**Actions to take:**
(1) In the passage on water isotope analysis, which instrument performed the isotope analyses?
(2) Write the next few sentences of the passage on water isotope analysis, picking up after its last sentence.

**Text passage:**

****************

Among the various elements in nature, the number of atoms is the determining factor in the chemical properties of the various elements. Therefore, there is almost no difference in chemical properties between various isotopes with the same atomic number. However, due to the different number of neutrons, the mass of each isotope is different. The difference in mass causes the isotope fractionation phenomenon (Lécuyer et al. 2013). Phase change is the main factor that causes isotope sharing, such as evaporation of water, condensation of rain, snow, and melting. Stable isotopes in different regions and different water forms have regular changes. The isotope analyses were conducted by Picarro Isotopic Water Analyzer L2140-I, based on wavelength-scanned cavity ring-down spectroscopy (WS-CRDS) technology (Gupta et al. 2009). 2H/1H and 18O/16O ratios of samples were measured with pre-treatment of 0.45-μm high capacity filter (Gooddy et al. 2016). Results of stable isotope analyses were expressed in delta notation (δ) as part per thousand (‰) deviations versus Vienna Standard Mean Ocean Water (VSMOW). Analytical precision was ± 0.100‰ and ± 0.025‰ for δ2H and δ18O, respectively (Sun et al. 2016). Water samples for ammonia nitrogen and total phosphorus concentration analyses were filtered by a 0.22-μm filter following the standard photometric method (APHA 2017).

****************

**Dataset extract:**
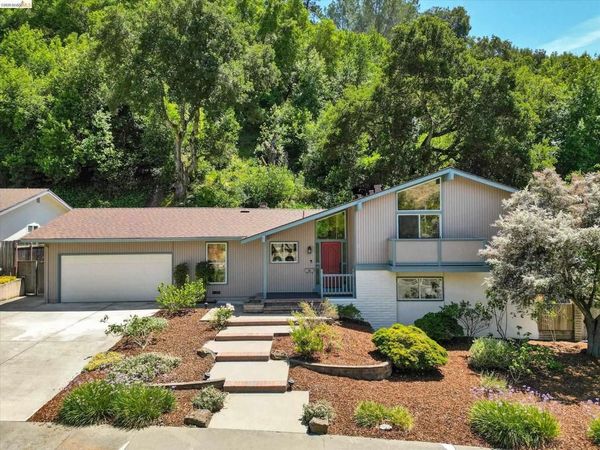 2826 Wright Ave, Pinole, CA 94564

****************

**Numbered answers:**
(1) The Picarro Isotopic Water Analyzer L2140-I.

(2)
Data analysis

Based on the Kriging method and Surfer 11.0 software, all data, including isotopic composition and pollutant concentration, were processed by the interpolation method to generate distribution maps visually (Woodard 2000).

Results and discussions

Annual feasibility study of stable isotopes

The annual hydrogen and oxygen isotopic compositions of Xiaomei river CW

The annual variation of stable isotope composition in Xiaomei River CW is shown in Table 2. In each season, the difference in stable isotope composition caused by evaporation was observed, indicating the regional difference of hydraulic flow patterns. The correlation relationship between δD and δ18O in Xiaomei river CW was δD = 6.67 δ18O-5.87 (r = 0.92), with the correlation coefficient of 0.86, as shown in Fig. 2. All stable isotopes dropped to the right side of the eastern China meteoric water line (ECMWL), with the slope and intercept of the fitting line less than that of ECMWL (Yu et al. 1987). This was caused by the strong evaporation in the area where Xiaomei river CW located.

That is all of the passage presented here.